Excerpts of spatial question data
"""

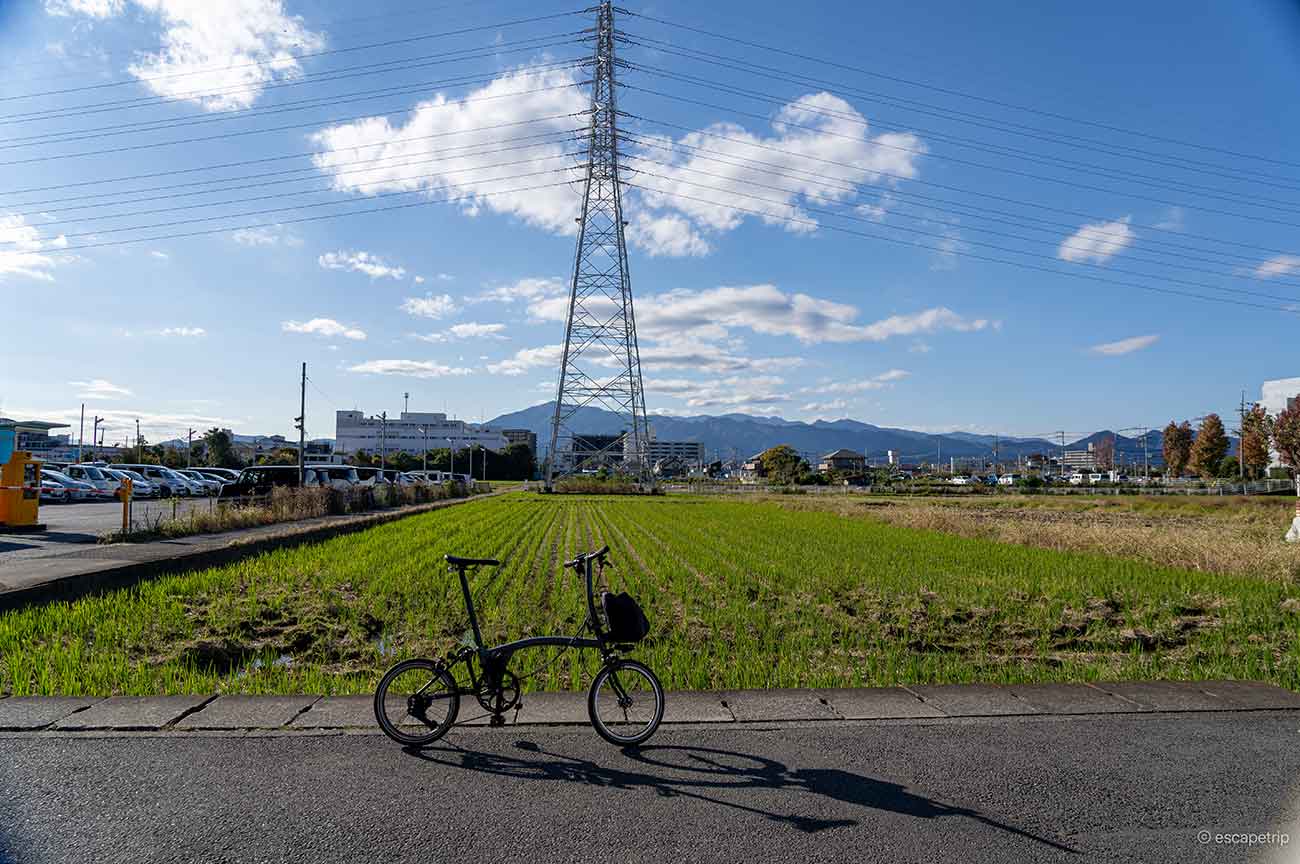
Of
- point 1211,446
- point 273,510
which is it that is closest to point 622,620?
point 273,510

"""

Written request -
Please rewrite the records with "closest" switched to "nearest" and nothing else changed. Leave the pictures out.

Written solution -
Of
- point 1211,446
- point 273,510
which is it that is nearest to point 622,620?
point 273,510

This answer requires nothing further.